> Excerpt provided:
====

Serving proudly since 1873 as the beautiful Nebraska Panhandle's first newspaper
This week the National Institutes of Health began infecting volunteers with a mild form of the current flu bug, hoping to discover a more reliable vaccine.
Now, most sentient types avoid the potentially deadly virus. They know that even if the microscopic beast doesn’t flatten you for good, it can easily knock you around for a week or so. But these foolhardy volunteers know that at the end of a three week quarantine period, some government clerk will be handing them a check amounting to $3,000. Besides, it’s just a mild form.
I’ve survived the full blown form and its still lingering cough, so this soon to be pale group deserves our praise. What sort of person would allow some lab coat concerned only with data drawn from your wheezing body to spray them with a swine-based virus?
Unfortunately, their eventual plight was relegated to television news. The resulting 30-second clips and tightly edited sound bites left little room for character development, for drama, for Kardashianesque tantrums. “Death Spray” is a reality television natural, going completely—and, I might add, un-Americanly—unexploited. Lodged in “Big Brother” suites, visible to the scientists outside, the set up is perfect. Over nine days, at least one guinea pig is likely to crack up.

====

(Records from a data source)
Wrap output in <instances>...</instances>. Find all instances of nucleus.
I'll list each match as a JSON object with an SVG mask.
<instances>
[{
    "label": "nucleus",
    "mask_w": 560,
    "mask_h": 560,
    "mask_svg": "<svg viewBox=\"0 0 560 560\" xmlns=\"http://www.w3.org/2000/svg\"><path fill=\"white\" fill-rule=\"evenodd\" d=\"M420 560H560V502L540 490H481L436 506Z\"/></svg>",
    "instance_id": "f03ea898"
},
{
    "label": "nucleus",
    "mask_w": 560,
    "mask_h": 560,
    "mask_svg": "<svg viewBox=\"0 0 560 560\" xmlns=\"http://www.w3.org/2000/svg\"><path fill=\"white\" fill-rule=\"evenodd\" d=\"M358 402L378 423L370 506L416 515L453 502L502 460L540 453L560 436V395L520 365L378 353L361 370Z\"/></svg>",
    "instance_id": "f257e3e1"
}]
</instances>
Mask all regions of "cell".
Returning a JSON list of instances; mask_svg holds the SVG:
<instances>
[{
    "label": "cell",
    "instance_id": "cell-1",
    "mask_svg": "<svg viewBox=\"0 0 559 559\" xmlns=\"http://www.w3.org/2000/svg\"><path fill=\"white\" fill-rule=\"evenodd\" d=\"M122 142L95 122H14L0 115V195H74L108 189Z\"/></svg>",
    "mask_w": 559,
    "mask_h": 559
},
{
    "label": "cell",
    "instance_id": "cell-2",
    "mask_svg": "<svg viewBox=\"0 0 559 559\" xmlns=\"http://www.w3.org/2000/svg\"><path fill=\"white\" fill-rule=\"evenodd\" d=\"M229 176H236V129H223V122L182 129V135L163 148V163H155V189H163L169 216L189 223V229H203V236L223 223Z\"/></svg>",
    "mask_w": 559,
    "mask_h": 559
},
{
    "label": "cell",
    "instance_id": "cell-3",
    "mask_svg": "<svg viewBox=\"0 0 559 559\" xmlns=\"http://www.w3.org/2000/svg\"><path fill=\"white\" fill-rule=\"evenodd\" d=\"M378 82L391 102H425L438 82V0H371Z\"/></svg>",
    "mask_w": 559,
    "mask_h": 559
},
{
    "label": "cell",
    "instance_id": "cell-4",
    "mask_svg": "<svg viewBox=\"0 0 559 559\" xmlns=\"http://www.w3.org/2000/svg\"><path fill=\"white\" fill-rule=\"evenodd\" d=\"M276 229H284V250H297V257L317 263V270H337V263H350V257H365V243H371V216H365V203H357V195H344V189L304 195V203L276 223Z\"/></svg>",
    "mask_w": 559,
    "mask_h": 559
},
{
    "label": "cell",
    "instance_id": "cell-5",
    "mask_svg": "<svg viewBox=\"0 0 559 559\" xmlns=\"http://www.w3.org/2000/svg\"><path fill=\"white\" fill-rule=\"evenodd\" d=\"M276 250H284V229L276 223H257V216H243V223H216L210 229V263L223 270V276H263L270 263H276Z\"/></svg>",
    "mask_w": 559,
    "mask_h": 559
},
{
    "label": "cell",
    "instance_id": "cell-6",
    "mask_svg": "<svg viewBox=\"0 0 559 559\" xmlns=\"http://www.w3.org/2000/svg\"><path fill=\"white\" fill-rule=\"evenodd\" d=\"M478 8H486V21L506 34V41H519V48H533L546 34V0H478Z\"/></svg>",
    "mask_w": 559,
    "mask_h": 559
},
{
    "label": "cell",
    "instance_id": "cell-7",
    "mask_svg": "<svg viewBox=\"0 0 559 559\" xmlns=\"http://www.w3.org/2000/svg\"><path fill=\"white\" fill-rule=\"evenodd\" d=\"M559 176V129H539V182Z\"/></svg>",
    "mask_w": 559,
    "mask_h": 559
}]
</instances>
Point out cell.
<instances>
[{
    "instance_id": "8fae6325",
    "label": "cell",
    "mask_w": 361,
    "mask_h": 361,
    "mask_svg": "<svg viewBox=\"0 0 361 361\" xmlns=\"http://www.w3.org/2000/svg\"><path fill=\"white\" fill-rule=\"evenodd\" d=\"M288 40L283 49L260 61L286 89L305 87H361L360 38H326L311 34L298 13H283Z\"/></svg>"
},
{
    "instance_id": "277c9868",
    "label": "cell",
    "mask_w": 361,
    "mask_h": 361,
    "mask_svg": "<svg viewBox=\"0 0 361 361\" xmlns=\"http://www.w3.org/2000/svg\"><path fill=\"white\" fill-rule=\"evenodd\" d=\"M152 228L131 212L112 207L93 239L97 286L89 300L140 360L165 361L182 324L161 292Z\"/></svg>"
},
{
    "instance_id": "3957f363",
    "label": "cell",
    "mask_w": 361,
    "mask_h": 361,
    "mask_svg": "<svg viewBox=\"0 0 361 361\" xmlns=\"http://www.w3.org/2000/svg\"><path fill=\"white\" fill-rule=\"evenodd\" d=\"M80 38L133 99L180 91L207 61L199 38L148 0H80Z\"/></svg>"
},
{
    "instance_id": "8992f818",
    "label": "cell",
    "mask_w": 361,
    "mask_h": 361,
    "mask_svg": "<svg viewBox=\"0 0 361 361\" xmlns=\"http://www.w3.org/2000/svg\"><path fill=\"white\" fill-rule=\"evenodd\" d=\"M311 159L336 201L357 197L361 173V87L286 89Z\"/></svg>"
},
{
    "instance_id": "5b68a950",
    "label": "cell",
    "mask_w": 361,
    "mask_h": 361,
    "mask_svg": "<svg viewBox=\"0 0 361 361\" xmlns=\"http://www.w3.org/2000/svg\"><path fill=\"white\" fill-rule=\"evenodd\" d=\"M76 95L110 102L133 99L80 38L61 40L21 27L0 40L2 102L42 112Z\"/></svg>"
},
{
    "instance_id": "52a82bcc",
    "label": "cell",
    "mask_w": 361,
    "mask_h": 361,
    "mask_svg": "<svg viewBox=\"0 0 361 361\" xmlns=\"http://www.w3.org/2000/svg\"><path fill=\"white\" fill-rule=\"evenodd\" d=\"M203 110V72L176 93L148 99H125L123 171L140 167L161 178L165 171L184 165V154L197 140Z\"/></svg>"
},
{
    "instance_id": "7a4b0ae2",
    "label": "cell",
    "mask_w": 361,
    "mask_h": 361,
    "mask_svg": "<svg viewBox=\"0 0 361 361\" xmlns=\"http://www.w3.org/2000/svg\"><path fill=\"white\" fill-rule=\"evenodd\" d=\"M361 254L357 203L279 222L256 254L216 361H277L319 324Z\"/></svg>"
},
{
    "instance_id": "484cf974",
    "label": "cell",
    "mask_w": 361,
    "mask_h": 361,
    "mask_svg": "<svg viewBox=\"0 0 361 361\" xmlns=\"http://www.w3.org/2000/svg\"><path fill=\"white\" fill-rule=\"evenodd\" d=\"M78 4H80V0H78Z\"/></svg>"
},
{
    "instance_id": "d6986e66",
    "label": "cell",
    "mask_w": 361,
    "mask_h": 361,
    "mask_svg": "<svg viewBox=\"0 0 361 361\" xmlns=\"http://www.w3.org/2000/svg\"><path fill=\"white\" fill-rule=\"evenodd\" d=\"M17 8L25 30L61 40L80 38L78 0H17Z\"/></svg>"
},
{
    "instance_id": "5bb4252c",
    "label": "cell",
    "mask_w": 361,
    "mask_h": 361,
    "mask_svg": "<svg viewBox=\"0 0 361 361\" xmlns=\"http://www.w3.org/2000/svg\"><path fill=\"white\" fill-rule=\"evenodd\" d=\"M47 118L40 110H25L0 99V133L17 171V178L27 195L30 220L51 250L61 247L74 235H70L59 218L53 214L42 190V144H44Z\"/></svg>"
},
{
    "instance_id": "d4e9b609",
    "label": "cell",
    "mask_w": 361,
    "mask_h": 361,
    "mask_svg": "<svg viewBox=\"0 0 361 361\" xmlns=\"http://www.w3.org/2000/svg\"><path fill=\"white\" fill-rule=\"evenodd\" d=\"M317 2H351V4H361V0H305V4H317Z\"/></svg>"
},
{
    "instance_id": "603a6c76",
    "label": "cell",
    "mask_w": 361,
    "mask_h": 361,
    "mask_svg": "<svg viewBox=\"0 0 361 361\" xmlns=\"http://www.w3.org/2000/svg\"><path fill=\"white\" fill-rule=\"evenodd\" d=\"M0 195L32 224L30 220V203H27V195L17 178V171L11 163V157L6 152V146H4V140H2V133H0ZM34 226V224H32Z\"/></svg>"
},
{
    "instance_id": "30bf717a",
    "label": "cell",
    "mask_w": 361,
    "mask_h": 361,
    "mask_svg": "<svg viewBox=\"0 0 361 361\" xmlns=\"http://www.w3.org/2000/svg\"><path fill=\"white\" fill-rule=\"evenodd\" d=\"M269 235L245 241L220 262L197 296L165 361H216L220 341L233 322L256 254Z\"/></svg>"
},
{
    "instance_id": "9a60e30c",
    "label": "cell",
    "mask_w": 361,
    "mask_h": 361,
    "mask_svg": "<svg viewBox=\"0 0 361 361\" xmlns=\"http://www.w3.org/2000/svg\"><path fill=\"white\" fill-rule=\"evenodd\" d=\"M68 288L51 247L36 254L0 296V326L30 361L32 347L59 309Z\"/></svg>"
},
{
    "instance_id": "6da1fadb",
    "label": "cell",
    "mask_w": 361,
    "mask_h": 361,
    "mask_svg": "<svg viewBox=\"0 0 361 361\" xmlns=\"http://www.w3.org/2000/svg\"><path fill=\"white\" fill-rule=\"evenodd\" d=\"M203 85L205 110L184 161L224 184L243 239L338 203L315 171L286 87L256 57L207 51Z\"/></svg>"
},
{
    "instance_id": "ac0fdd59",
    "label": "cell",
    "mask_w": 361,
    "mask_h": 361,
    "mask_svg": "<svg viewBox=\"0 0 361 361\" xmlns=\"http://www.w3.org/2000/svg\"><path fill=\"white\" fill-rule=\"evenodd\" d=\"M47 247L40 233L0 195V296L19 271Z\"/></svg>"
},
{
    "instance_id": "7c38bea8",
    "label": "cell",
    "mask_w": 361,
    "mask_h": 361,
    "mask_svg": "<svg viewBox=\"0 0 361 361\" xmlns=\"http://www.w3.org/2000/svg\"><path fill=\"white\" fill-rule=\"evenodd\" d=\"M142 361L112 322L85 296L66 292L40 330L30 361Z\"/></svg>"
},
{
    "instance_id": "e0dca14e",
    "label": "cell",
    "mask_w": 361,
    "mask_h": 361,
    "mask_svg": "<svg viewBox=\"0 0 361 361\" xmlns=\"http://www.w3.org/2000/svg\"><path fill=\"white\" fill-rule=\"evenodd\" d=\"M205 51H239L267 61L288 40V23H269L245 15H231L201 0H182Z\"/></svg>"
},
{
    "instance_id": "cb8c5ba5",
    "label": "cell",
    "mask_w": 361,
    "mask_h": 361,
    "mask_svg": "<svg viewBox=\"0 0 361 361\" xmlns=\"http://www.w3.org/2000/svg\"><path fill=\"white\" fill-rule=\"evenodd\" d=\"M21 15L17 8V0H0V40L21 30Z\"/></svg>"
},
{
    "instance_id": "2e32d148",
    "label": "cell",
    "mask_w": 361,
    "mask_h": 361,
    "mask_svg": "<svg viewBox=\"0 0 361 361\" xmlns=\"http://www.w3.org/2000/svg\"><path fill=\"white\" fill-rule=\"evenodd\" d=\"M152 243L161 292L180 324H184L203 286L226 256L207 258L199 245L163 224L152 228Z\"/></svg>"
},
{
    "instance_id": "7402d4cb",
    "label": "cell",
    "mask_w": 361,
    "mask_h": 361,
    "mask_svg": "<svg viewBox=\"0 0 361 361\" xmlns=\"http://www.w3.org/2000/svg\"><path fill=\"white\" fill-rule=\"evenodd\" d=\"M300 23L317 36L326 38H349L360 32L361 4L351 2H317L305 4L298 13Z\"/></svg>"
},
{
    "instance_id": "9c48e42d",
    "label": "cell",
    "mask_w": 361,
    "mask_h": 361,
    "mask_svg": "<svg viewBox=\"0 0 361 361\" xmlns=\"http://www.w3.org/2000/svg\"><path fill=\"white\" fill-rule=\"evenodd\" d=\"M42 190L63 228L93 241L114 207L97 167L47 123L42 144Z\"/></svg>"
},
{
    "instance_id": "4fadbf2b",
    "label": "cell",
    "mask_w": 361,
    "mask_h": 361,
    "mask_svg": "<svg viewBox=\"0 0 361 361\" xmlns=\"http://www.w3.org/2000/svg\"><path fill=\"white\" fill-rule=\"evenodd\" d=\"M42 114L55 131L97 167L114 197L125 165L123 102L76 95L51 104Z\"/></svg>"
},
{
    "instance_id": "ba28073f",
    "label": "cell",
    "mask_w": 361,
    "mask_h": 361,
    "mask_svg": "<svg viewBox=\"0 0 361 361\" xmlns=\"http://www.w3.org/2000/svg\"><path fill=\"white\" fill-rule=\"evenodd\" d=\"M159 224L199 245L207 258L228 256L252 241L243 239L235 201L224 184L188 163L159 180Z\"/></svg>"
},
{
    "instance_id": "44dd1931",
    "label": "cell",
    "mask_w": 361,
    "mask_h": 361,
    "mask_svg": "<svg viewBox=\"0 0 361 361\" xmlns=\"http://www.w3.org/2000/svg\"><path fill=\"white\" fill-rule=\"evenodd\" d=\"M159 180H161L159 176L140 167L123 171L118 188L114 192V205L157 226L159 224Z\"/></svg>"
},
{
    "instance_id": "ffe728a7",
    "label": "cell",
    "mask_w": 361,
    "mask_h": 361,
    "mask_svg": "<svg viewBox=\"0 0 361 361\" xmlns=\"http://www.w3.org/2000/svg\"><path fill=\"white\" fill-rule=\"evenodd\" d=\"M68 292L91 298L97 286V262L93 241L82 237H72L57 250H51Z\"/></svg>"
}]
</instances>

====

> What this exercise asks:
**a.** In the column about the flu vaccine volunteers, how much money will a volunteer receive at the end of the quarantine?
**b.** From the column about the flu vaccine volunteers, extract the passage starting at "Serving proudly since" and ending at "a swine-based virus?".
**c.** Say whether each statement agrees with the column about the flu vaccine volunteers, and quote the words that decide it: (i) The paper calls itself the Nebraska Panhandle's first newspaper. (ii) The volunteers are being infected with the full-blown form of the flu. (iii) The volunteers' story was covered mainly by newspapers.

> Answers below:
**a.** A check for $3,000.

**b.**
Serving proudly since 1873 as the beautiful Nebraska Panhandle's first newspaper
This week the National Institutes of Health began infecting volunteers with a mild form of the current flu bug, hoping to discover a more reliable vaccine.
Now, most sentient types avoid the potentially deadly virus. They know that even if the microscopic beast doesn’t flatten you for good, it can easily knock you around for a week or so. But these foolhardy volunteers know that at the end of a three week quarantine period, some government clerk will be handing them a check amounting to $3,000. Besides, it’s just a mild form.
I’ve survived the full blown form and its still lingering cough, so this soon to be pale group deserves our praise. What sort of person would allow some lab coat concerned only with data drawn from your wheezing body to spray them with a swine-based virus?

**c.**
(i) Yes: "Serving proudly since 1873 as the beautiful Nebraska Panhandle's first newspaper"
(ii) No: "infecting volunteers with a mild form of the current flu bug"
(iii) No: "their eventual plight was relegated to television news"